When taught recursion in lecture, Prof.Heap made it clear to think of the most simplest case and work up from there, using the values obtained previously to propel your examples further and further until you have a generalized formula. Now although this idea is relatively simplistic to understand, being able to combine this ideology with that of pythonic paradigms is yet another challenge. What I mean by this is list comprehensions. Thinking in terms of list comprehensions seemed like an impossible task when I was first introduced to it, all I could think of was "how did he think of this?". It wasn't until tutorial when I was faced with a similar problem that I was able to think like Prof.Heap and end up coding an example that he would have created himself. This was a moment in which I realized the secret to recursive programming, but much is still yet to be learned.

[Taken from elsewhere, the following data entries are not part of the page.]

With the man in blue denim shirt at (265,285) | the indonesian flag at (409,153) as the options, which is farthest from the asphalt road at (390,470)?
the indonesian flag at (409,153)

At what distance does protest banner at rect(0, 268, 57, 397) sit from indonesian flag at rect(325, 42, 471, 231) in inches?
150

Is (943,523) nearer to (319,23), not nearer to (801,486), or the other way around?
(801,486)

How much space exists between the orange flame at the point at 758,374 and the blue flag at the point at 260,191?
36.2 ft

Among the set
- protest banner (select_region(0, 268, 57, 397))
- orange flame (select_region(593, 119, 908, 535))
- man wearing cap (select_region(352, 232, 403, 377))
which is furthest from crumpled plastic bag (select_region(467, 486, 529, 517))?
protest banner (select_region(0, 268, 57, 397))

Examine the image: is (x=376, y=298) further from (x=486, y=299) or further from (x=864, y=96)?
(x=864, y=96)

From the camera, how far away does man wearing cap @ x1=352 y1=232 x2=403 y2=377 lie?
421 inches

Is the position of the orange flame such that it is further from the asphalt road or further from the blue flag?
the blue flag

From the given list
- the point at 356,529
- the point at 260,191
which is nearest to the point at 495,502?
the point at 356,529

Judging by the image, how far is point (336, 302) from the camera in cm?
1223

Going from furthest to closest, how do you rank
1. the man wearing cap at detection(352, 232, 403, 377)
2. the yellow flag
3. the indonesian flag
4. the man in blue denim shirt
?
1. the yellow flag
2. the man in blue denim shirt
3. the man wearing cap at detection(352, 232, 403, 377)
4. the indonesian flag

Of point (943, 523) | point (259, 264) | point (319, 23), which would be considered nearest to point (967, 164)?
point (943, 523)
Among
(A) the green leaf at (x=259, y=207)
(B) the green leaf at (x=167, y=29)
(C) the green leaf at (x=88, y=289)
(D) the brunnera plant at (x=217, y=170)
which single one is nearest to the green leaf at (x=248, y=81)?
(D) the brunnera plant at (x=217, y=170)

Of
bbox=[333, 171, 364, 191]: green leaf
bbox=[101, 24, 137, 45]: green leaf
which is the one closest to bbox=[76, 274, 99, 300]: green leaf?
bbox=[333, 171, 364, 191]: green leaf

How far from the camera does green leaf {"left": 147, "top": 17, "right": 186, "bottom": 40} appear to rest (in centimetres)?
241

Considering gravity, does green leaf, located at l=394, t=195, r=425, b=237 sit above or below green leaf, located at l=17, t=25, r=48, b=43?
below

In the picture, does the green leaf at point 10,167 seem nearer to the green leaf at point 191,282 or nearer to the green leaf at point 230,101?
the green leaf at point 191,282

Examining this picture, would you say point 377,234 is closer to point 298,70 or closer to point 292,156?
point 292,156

We have our first assignment due this week, an assignment I figured would be easy like CSC108's last semester. Boy was I Wrong. This assignment is the hardest assignment I've been given, why? Well, this assignment is based around solving a conjecture, something that no one in the world has created a definitive solution to. We are asked to provide a "good" approximation? This is a seemingly impossible task but a task we are forced to take on. I've tried many techniques of thinking of the problem and only have one issue which is how to switch between free stools, this is the trick to the problem but I have no idea how to do it with recursion. Previously I said that I now understood recursion, but I am still not a master at it since I cannot solve this problem.

In summary, this week has opened my mind to many new possibilities of programming, and has also humbled me with the task of attacking a conjecture.